--- Records to process ---
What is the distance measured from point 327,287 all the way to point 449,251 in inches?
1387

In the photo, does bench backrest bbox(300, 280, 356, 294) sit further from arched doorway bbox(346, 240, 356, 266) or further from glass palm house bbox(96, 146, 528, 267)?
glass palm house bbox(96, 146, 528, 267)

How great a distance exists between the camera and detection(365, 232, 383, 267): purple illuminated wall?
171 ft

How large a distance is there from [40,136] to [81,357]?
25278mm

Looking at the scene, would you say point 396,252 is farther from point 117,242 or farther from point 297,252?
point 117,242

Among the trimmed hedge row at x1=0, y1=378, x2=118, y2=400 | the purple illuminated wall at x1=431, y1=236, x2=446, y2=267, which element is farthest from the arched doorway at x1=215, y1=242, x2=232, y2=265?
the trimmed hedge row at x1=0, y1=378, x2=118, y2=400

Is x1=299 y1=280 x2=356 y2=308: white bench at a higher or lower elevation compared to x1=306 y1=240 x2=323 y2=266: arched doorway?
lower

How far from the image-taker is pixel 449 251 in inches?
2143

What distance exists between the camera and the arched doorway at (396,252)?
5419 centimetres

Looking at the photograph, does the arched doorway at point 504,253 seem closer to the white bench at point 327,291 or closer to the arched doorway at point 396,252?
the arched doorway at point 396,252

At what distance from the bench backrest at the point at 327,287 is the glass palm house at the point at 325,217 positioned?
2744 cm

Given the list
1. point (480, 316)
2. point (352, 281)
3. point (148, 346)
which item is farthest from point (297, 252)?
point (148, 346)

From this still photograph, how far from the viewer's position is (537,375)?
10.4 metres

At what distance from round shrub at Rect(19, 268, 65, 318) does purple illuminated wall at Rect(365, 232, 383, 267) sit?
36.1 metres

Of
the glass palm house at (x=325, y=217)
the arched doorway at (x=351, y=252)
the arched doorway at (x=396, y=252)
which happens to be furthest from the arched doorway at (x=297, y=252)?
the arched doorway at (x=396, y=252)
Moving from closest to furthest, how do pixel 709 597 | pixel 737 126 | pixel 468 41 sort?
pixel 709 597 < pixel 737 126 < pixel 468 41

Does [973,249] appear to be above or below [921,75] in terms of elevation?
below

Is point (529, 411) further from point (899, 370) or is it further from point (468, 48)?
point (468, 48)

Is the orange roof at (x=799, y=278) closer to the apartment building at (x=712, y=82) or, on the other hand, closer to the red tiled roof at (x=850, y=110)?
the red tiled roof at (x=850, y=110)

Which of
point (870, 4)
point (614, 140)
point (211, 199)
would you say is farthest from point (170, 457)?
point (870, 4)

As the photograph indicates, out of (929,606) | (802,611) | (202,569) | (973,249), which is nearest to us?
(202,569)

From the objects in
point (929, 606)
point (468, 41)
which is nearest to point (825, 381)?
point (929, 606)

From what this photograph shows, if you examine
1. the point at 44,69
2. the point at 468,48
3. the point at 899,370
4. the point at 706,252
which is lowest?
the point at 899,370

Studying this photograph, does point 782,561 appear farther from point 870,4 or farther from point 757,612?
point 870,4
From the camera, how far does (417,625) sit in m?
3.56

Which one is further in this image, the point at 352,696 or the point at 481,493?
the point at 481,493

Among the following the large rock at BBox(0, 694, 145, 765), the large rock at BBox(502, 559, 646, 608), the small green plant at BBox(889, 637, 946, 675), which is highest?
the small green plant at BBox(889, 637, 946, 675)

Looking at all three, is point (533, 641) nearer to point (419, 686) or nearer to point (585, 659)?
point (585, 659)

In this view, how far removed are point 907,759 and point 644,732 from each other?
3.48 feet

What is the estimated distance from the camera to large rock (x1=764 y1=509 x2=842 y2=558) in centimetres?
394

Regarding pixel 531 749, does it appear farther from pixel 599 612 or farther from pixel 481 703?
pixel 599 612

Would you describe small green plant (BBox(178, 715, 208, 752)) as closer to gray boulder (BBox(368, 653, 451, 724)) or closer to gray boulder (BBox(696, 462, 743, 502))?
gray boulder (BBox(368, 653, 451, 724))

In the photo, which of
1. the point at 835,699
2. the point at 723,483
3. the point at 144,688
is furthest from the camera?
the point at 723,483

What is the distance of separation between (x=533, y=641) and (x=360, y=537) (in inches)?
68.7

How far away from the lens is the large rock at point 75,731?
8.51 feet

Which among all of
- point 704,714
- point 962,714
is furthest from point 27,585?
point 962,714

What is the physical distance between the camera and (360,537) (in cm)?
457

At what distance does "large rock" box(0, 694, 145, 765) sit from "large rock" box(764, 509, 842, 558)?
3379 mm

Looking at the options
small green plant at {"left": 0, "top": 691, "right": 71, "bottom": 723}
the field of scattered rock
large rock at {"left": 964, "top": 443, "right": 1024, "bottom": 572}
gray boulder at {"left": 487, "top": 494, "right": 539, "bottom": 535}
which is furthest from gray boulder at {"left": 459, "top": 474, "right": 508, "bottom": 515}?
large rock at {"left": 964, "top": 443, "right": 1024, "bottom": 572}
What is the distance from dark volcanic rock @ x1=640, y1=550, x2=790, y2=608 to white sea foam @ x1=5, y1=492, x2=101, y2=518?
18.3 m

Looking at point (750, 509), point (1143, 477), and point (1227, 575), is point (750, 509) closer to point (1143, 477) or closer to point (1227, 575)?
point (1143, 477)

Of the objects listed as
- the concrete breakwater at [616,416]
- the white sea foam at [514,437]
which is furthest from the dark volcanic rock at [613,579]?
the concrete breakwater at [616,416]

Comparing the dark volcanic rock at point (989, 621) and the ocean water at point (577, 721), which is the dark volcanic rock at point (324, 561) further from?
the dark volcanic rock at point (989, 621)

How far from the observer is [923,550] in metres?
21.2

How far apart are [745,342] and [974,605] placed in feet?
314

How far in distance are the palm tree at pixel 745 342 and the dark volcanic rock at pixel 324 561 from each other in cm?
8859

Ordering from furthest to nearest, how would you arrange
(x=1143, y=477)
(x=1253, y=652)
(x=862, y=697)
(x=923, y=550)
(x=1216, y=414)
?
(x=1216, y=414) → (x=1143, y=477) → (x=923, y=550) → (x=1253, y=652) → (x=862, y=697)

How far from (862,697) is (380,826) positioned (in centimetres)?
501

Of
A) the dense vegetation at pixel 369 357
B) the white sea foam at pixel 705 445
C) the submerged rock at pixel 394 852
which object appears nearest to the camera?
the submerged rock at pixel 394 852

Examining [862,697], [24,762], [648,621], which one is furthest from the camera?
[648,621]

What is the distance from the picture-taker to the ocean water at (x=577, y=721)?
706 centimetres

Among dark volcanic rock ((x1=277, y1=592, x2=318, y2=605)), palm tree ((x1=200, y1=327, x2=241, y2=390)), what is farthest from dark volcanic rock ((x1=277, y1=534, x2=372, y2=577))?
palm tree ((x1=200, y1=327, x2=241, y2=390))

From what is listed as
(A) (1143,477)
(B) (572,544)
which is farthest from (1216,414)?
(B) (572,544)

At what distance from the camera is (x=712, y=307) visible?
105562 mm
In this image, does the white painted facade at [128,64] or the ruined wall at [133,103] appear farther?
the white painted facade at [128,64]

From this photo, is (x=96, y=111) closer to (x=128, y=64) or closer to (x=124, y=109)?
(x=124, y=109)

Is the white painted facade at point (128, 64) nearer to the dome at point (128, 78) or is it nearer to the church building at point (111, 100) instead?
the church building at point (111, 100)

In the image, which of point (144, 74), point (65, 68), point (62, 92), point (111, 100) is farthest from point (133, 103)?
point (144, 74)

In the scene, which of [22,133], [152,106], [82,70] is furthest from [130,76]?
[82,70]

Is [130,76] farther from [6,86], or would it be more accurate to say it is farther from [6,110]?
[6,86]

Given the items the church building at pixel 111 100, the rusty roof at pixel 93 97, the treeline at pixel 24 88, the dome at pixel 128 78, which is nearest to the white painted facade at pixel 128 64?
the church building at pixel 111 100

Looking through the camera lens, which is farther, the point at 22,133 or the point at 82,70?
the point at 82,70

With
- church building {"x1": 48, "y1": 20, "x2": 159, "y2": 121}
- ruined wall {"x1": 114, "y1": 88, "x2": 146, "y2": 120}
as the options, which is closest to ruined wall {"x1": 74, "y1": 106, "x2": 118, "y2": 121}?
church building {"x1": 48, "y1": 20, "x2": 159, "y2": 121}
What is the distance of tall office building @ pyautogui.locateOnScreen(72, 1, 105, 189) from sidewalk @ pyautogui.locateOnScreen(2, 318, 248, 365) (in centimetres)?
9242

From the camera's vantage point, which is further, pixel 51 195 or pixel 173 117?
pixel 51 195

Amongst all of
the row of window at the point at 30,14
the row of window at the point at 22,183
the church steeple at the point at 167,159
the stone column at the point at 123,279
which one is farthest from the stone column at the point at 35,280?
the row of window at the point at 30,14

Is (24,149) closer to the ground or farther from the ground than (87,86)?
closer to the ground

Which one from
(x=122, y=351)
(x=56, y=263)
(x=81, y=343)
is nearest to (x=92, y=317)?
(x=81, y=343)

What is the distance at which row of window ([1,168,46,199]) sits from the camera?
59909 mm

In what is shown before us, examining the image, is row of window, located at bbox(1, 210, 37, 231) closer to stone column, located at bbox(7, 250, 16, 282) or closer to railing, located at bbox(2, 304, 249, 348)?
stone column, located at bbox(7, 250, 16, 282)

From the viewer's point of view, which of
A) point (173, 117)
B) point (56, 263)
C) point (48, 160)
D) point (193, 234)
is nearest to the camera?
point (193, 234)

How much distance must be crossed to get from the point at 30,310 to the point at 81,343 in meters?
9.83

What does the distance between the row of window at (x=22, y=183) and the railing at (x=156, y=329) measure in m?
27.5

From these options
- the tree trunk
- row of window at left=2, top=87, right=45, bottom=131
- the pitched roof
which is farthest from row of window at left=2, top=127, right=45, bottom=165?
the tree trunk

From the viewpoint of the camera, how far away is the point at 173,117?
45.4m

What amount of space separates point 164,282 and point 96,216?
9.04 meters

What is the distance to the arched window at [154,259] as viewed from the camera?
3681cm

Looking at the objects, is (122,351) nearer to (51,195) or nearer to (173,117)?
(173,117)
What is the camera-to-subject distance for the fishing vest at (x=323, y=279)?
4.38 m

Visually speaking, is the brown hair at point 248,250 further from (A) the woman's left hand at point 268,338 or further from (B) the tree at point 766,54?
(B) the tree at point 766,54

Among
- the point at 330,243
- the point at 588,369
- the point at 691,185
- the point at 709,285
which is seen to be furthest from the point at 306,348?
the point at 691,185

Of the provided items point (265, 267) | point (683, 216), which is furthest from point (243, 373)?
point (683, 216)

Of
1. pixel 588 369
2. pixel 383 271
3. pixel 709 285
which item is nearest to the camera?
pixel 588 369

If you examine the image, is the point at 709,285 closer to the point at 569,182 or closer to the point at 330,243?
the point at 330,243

--- Brief ---
Convert the stretch of entries from the line containing "From the viewer's point of view, which of" through the line containing "9.04 meters" into a Markdown table with the columns Row and Line. Number each row, and leave out blank lines.

--- Response ---
| Row | Line |
|---|---|
| 1 | From the viewer's point of view, which of |
| 2 | A) point (173, 117) |
| 3 | B) point (56, 263) |
| 4 | C) point (48, 160) |
| 5 | D) point (193, 234) |
| 6 | is nearest to the camera? |
| 7 | point (193, 234) |
| 8 | How much distance must be crossed to get from the point at 30,310 to the point at 81,343 in meters? |
| 9 | 9.83 |
| 10 | What does the distance between the row of window at (x=22, y=183) and the railing at (x=156, y=329) measure in m? |
| 11 | 27.5 |
| 12 | From these options |
| 13 | - the tree trunk |
| 14 | - row of window at left=2, top=87, right=45, bottom=131 |
| 15 | - the pitched roof |
| 16 | which is farthest from row of window at left=2, top=127, right=45, bottom=165? |
| 17 | the tree trunk |
| 18 | From the viewpoint of the camera, how far away is the point at 173,117? |
| 19 | 45.4m |
| 20 | What amount of space separates point 164,282 and point 96,216? |
| 21 | 9.04 meters |